What you are asked to do: Locate each line in the items below that contains the word "vertical" and copy it out. Case counts.

-- start Data for this exercise --

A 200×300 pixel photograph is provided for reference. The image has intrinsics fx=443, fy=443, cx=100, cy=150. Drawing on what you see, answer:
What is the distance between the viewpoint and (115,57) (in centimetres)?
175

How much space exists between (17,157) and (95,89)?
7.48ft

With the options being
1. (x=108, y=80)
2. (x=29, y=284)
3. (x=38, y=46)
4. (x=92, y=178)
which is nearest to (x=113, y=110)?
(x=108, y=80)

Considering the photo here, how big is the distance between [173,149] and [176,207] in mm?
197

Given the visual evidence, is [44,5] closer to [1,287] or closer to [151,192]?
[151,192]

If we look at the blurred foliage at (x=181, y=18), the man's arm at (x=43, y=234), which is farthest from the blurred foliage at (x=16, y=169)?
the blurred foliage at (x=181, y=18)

-- end Data for this exercise --
-- start Data for this exercise --

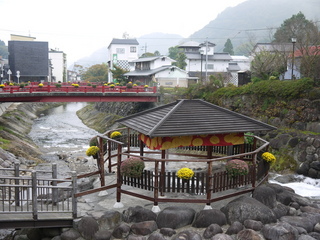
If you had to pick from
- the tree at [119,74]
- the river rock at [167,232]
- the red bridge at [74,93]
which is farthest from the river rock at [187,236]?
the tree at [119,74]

-- end Data for this exercise --
-- start Data for this exercise --

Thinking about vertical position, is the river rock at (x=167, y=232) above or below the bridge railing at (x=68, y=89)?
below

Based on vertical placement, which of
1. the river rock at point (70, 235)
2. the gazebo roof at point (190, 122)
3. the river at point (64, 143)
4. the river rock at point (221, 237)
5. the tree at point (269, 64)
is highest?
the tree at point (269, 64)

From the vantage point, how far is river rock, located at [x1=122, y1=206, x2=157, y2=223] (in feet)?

-- end Data for this exercise --

Full output:
Thinking about vertical position, is the river rock at (x=167, y=232) above or below the bridge railing at (x=68, y=89)?
Based on vertical placement, which of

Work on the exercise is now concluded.